Em geral, os comunistas russos, adeptos do marxismo, devem, mais do que quaisquer outros, chamar-se SOCIAL-DEMOCRATAS e não esquecer nunca em sua atividade a enorme importância de DEMOCRACIA.(2)

Na Rússia, os restos das instituições medievais, de tipo semifeudal, têm ainda uma força tão extraordinária (em comparação com a Europa ocidental), pesam de maneira tão opressora sobre o proletariado e sobre o povo em geral, entravando o desenvolvimento do pensamento político em todas as categorias e em todas as classes, que não se pode deixar de insistir na enorme importância que tem para os operários a luta contra as instituições feudais de toda espécie, contra o absolutismo, o regime de castas e a burocracia. É preciso mostrar minuciosamente aos operários que terrível força reacionária representam estas instituições, como aumentam o jugo do capital sobre o trabalho, com que força deprimente pesam sobre os trabalhadores, como mantêm o capital em suas formas medievais, que não cedem às formas mais modernas, às formas industriais da exploração do trabalho, mas acrescentam a esta exploração as terríveis dificuldades da luta pela libertação. Os operários devem saber que sem derrubar estes pilares da reação(3) não terão possibilidade alguma de lutar com êxito contra a burguesia, uma vez que enquanto existirem estes pilares, o proletário agrícola russo, cujo apoio é condição imprescindível para a vitória da classe operária, jamais poderá sair da situação de homem oprimido e esmagado, capaz tão-somente de um desespero cego, e não de protestar e lutar com sensatez e firmeza. É, por isso, a luta ao lado da democracia radical contra o absolutismo e as castas e instituições reacionárias é uma obrigação direta da classe operária, e esta obrigação lhe deve ser inculcada pelos social-democratas, sem deixar, nem um instante, de inculcar-lhe, ao mesmo tempo, que a luta contra todas estas instituições é necessária unicamente como meio para facilitar a luta contra a burguesia, que a satisfação das reivindicações democráticas de caráter geral é necessária para a classe operária somente como meio de desobstruir o caminho que conduz à vitória sobre o inimigo principal dos trabalhadores: o capital, instituição de natureza puramente democrática, que na Rússia tende de maneira especial a sacrificar seu democratismo e a aliar-se aos reacionários para reprimir os operários e frear com maior força o aparecimento do movimento operário.

O que foi dito basta, a meu ver, para precisar a atitude dos social-democratas frente ao absolutismo e frente à liberdade política, assim como também sua atitude frente à corrente, singularmente reforçada nos últimos tempos, que tende a «agrupar» e a «unir» todas as frações dos revolucionários para a conquista da liberdade política.

* _DADOS ARMAZENADOS_

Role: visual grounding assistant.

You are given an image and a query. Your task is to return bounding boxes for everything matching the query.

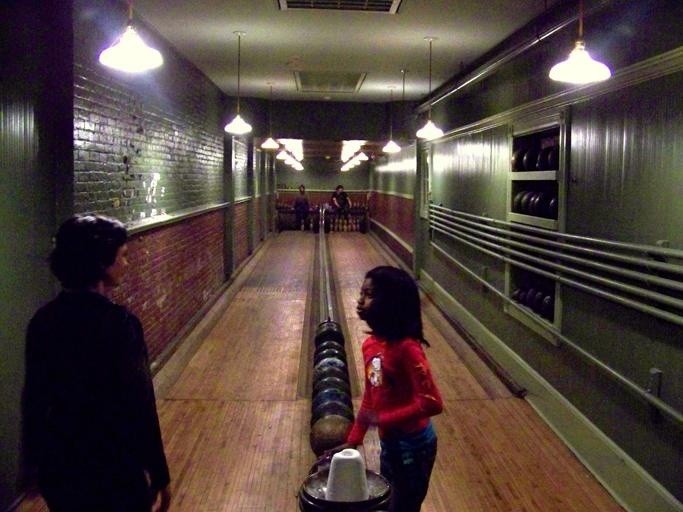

* _TAREFAS DO EXERCÍCIO_
[1] No documento de origem, que nome os comunistas russos adeptos do marxismo devem dar a si mesmos, mais do que quaisquer outros?
[2] Como fica em inglês esta frase do documento de origem: "O que foi dito basta, a meu ver, para precisar a atitude dos social-democratas frente ao absolutismo e frente à liberdade política, assim como também sua atitude frente à corrente, singularmente reforçada nos últimos tempos, que tende a «agrupar» e a «unir» todas as frações dos revolucionários para a conquista da liberdade política"?
[3] Escreva a continuação do documento de origem a partir da última frase.

* _RESPOSTAS EM ORDEM_
[1] Devem chamar-se social-democratas.

[2] What has been said is enough, in my view, to define the attitude of the Social-Democrats toward absolutism and toward political freedom, as well as their attitude toward the trend, which has grown notably stronger lately, that seeks to "group" and "unite" all the factions of revolutionaries for the conquest of political freedom.

[3]
Esta é uma corrente bastante típica e original.

Original porque as propostas de «união» não partem de um grupo determinado ou de grupos determinados com programas concretos que coincidem em certos pontos. Sendo assim, o problema da união seria um problema em cada caso particular, um problema concreto, a ser decidido pelos representantes dos grupos que se unem. Não poderia existir então uma corrente «unificadora» especial. Mas semelhante corrente existe e parte simplesmente de pessoas que se separaram do velho, mas que não se incorporaram a nada de novo: a teoria em que se apoiavam até agora os lutadores contra o absolutismo se desmorona, pelo visto, destruindo por sua vez as condições de solidariedade e de organização necessárias para a luta. É eis que os senhores «unificadores» e «aliancistas» pensam, ao que parece, que a maneira mais fácil de criar essa teoria é reduzi-la exclusivamente a um protesto contra o absolutismo e à reivindicação da liberdade política, eludindo as demais questões de caráter socialista e não socialista. Compreende-se que esta ingênua ofuscação se dissipará indefectivelmente nas primeiras tentativas de levar a cabo tal unificação.

A característica desta corrente «unificadora» é a de que ela expressa uma das últimas fases desse processo de conversão do populismo combativo e revolucionário em democratismo político-radical que assinalei mais acima. A unificação sólida de todos os grupos revolucionários não social-democratas sob tal bandeira só será possível quando se elaborar um firme programa de reivindicações democráticas que termine com o preconceito da velha doutrina do particularismo russo. Os social-democratas consideram, naturalmente, que a criação de semelhante partido democrático é um passo positivo para a frente, e o trabalho dos social-democratas, orientado contra o populismo, deve contribuir para a extirpação de preconceitos e mitos de todo tipo, para o agrupamento dos socialistas sob a bandeira do marxismo e para a formação de um partido democrático integrado pelos grupos restantes.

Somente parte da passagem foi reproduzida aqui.